Orthostatic (postural) hypotension is another common cause of vasomotor syncope, especially in the elderly, in diabetics or other patients with autonomic neuropathy, in patients with blood loss or hypovolemia, and in patients taking vasodilators, diuretics, and adrenergic blocking drugs. In addition, a syndrome of chronic idiopathic orthostatic hypotension exists primarily in older men. In most of these conditions, the normal vasoconstrictive response to assuming upright posture, which compensates for the abrupt decrease in venous return, is impaired. A greater than normal decline (20 mm Hg) in blood pressure immediately upon arising from the supine to the standing position is observed, with or without tachycardia depending on the status of autonomic (baroreceptor) function. Studying patients with a tilt table can establish the diagnosis with more certainty. Autonomic function can be assessed by observing blood pressure and heart rate responses to Valsalva's maneuver and by tilt testing. In older patients, vasoconstrictor abnormalities and autonomic insufficiency are perhaps the most common causes of syncope. Thus, tilt testing should be employed before proceeding to invasive studies unless clinical and ambulatory electrocardiographic evaluation suggests a cardiac abnormality.

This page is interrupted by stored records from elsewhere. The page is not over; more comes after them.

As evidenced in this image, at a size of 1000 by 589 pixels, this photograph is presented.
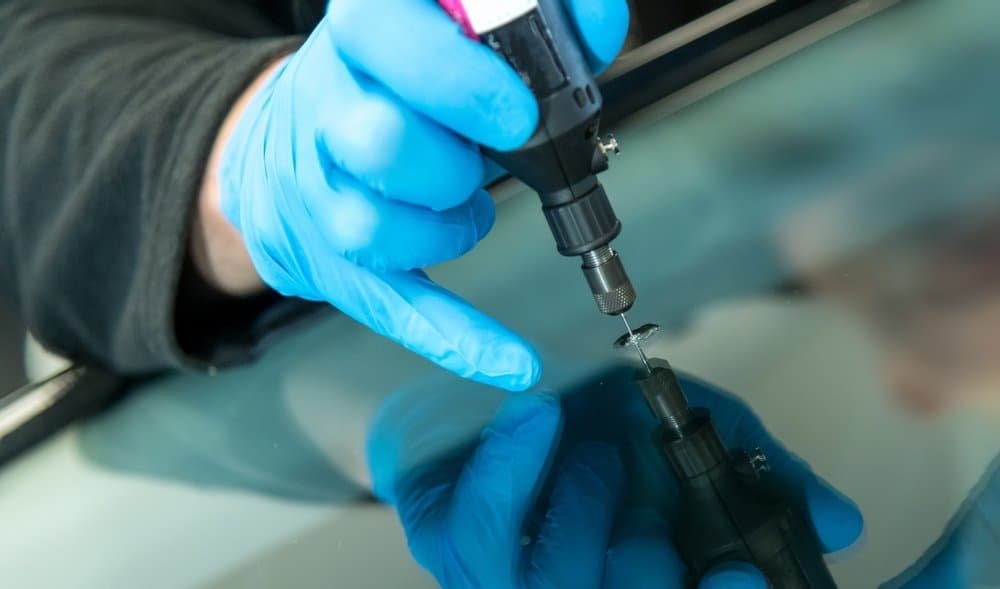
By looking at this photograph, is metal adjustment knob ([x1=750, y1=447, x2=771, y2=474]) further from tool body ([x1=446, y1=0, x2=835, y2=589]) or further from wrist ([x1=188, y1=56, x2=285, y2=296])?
wrist ([x1=188, y1=56, x2=285, y2=296])

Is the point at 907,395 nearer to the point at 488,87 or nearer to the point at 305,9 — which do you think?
the point at 488,87

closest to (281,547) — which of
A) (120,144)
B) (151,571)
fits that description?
(151,571)

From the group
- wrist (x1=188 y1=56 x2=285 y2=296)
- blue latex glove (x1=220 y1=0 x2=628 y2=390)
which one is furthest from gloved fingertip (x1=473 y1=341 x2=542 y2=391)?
wrist (x1=188 y1=56 x2=285 y2=296)

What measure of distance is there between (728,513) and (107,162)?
506mm

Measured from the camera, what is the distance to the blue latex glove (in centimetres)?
37

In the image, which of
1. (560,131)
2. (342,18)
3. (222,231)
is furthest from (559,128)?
(222,231)

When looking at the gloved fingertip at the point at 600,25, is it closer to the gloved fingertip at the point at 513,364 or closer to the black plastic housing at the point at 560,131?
the black plastic housing at the point at 560,131

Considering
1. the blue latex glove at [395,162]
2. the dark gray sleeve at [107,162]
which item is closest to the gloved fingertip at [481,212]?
the blue latex glove at [395,162]

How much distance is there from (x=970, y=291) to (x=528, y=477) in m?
0.27

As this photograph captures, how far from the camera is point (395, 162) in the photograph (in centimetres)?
40

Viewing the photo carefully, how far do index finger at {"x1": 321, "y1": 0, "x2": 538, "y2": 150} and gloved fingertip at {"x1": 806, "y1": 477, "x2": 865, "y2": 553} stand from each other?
21 centimetres

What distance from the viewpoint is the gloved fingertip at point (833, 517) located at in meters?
0.34

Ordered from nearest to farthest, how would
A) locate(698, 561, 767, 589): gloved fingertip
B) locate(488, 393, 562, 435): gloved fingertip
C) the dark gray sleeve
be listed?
1. locate(698, 561, 767, 589): gloved fingertip
2. locate(488, 393, 562, 435): gloved fingertip
3. the dark gray sleeve

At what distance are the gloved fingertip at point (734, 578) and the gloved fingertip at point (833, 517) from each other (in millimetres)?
32
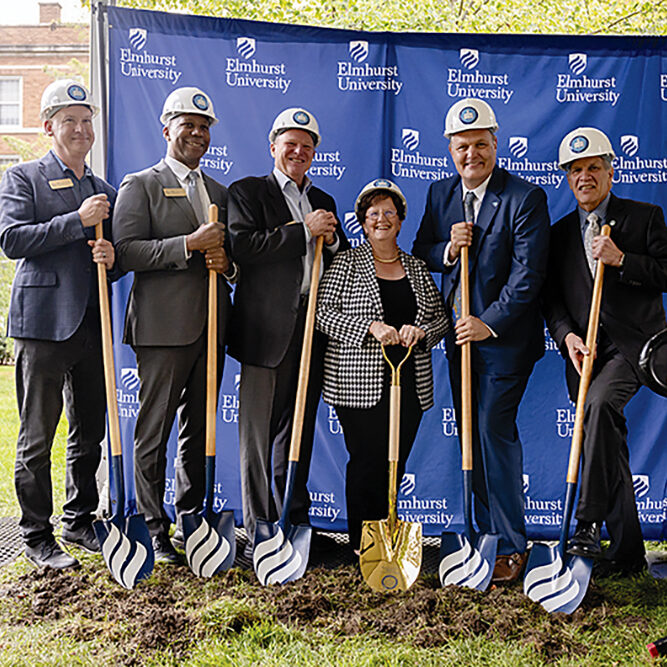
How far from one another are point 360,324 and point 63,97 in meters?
1.75

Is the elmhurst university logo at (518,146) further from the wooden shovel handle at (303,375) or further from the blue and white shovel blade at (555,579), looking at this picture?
the blue and white shovel blade at (555,579)

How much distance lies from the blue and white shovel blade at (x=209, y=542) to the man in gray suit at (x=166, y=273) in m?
0.23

The evaluation for syncope depends on findings from the history and physical examination (especially orthostatic blood pressure evaluation, examination of carotid and other arteries, cardiac examination, and, if appropriate, carotid sinus massage). The resting ECG may reveal arrhythmias, evidence of accessory pathways, prolonged QT interval, and other signs of heart disease (such as infarction or hypertrophy). If the history is consistent with syncope, ambulatory electrocardiographic monitoring is essential. This may need to be repeated several times, since yields increase with longer periods of monitoring, at least up to 3 days. Event recorder and transtelephone electrocardiographic monitoring may be helpful in patients with intermittent presyncopal episodes. Electrophysiologic studies to assess sinus node function and atrioventricular conduction and to induce supraventricular or ventricular tachycardia are indicated in patients with recurrent episodes and nondiagnostic ambulatory ECGs. They reveal an arrhythmic cause in 20–50% of patients, depending on the study criteria, and are most often diagnostic when the patient has had multiple episodes and has identifiable cardiac abnormalities.